Problem to work on :: Without changing a character, output all of the records.

Collected data entries
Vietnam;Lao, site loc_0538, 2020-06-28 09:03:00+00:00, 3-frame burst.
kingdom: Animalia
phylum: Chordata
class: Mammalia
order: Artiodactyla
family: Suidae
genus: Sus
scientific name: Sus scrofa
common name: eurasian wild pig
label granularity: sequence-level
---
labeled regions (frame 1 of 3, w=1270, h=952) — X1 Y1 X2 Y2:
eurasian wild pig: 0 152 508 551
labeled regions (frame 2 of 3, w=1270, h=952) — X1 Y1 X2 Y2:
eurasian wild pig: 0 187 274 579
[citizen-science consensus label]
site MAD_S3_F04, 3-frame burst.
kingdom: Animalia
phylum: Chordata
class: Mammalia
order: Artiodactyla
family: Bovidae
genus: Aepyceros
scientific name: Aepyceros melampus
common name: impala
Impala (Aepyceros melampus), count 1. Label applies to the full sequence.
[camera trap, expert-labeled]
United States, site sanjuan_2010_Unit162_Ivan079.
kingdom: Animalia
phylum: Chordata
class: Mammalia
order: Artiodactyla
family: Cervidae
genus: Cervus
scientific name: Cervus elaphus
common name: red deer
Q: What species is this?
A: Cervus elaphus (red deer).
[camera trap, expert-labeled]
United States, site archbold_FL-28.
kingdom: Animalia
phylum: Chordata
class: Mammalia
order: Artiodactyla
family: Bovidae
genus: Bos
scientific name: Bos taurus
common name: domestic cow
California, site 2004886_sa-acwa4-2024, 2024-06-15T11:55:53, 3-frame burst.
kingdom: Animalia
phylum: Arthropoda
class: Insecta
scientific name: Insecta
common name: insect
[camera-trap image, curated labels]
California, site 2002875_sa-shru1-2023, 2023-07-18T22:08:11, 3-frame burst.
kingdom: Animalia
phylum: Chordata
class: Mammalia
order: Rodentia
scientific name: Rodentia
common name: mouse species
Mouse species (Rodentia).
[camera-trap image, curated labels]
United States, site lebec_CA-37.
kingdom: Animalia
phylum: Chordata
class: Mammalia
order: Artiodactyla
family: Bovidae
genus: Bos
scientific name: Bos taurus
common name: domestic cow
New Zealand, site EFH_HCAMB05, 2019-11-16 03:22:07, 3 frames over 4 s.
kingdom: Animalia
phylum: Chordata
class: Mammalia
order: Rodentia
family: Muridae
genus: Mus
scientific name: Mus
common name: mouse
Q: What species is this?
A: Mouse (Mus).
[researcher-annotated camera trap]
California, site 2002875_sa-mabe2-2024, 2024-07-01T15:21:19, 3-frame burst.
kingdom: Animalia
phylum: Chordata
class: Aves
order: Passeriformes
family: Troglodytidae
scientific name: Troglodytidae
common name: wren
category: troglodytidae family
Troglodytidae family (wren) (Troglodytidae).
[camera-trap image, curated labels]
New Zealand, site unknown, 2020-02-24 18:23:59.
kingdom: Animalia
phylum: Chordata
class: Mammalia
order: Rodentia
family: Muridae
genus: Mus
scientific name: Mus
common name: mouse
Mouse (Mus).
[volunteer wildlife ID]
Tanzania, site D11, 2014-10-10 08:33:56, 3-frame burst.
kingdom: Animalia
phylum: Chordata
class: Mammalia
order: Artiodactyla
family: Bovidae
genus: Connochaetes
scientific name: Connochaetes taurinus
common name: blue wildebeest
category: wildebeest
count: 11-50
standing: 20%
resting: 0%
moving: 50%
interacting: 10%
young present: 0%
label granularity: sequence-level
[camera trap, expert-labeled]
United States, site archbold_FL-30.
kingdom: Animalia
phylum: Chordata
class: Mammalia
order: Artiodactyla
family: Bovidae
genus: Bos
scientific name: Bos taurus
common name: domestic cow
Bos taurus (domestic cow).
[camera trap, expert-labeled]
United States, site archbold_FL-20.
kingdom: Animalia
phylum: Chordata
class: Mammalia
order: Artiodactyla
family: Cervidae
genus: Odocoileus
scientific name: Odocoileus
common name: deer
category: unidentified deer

Response area ::
Vietnam;Lao, site loc_0538, 2020-06-28 09:03:00+00:00, 3-frame burst.
kingdom: Animalia
phylum: Chordata
class: Mammalia
order: Artiodactyla
family: Suidae
genus: Sus
scientific name: Sus scrofa
common name: eurasian wild pig
label granularity: sequence-level
---
labeled regions (frame 1 of 3, w=1270, h=952) — X1 Y1 X2 Y2:
eurasian wild pig: 0 152 508 551
labeled regions (frame 2 of 3, w=1270, h=952) — X1 Y1 X2 Y2:
eurasian wild pig: 0 187 274 579
[citizen-science consensus label]
site MAD_S3_F04, 3-frame burst.
kingdom: Animalia
phylum: Chordata
class: Mammalia
order: Artiodactyla
family: Bovidae
genus: Aepyceros
scientific name: Aepyceros melampus
common name: impala
Impala (Aepyceros melampus), count 1. Label applies to the full sequence.
[camera trap, expert-labeled]
United States, site sanjuan_2010_Unit162_Ivan079.
kingdom: Animalia
phylum: Chordata
class: Mammalia
order: Artiodactyla
family: Cervidae
genus: Cervus
scientific name: Cervus elaphus
common name: red deer
Q: What species is this?
A: Cervus elaphus (red deer).
[camera trap, expert-labeled]
United States, site archbold_FL-28.
kingdom: Animalia
phylum: Chordata
class: Mammalia
order: Artiodactyla
family: Bovidae
genus: Bos
scientific name: Bos taurus
common name: domestic cow
California, site 2004886_sa-acwa4-2024, 2024-06-15T11:55:53, 3-frame burst.
kingdom: Animalia
phylum: Arthropoda
class: Insecta
scientific name: Insecta
common name: insect
[camera-trap image, curated labels]
California, site 2002875_sa-shru1-2023, 2023-07-18T22:08:11, 3-frame burst.
kingdom: Animalia
phylum: Chordata
class: Mammalia
order: Rodentia
scientific name: Rodentia
common name: mouse species
Mouse species (Rodentia).
[camera-trap image, curated labels]
United States, site lebec_CA-37.
kingdom: Animalia
phylum: Chordata
class: Mammalia
order: Artiodactyla
family: Bovidae
genus: Bos
scientific name: Bos taurus
common name: domestic cow
New Zealand, site EFH_HCAMB05, 2019-11-16 03:22:07, 3 frames over 4 s.
kingdom: Animalia
phylum: Chordata
class: Mammalia
order: Rodentia
family: Muridae
genus: Mus
scientific name: Mus
common name: mouse
Q: What species is this?
A: Mouse (Mus).
[researcher-annotated camera trap]
California, site 2002875_sa-mabe2-2024, 2024-07-01T15:21:19, 3-frame burst.
kingdom: Animalia
phylum: Chordata
class: Aves
order: Passeriformes
family: Troglodytidae
scientific name: Troglodytidae
common name: wren
category: troglodytidae family
Troglodytidae family (wren) (Troglodytidae).
[camera-trap image, curated labels]
New Zealand, site unknown, 2020-02-24 18:23:59.
kingdom: Animalia
phylum: Chordata
class: Mammalia
order: Rodentia
family: Muridae
genus: Mus
scientific name: Mus
common name: mouse
Mouse (Mus).
[volunteer wildlife ID]
Tanzania, site D11, 2014-10-10 08:33:56, 3-frame burst.
kingdom: Animalia
phylum: Chordata
class: Mammalia
order: Artiodactyla
family: Bovidae
genus: Connochaetes
scientific name: Connochaetes taurinus
common name: blue wildebeest
category: wildebeest
count: 11-50
standing: 20%
resting: 0%
moving: 50%
interacting: 10%
young present: 0%
label granularity: sequence-level
[camera trap, expert-labeled]
United States, site archbold_FL-30.
kingdom: Animalia
phylum: Chordata
class: Mammalia
order: Artiodactyla
family: Bovidae
genus: Bos
scientific name: Bos taurus
common name: domestic cow
Bos taurus (domestic cow).
[camera trap, expert-labeled]
United States, site archbold_FL-20.
kingdom: Animalia
phylum: Chordata
class: Mammalia
order: Artiodactyla
family: Cervidae
genus: Odocoileus
scientific name: Odocoileus
common name: deer
category: unidentified deer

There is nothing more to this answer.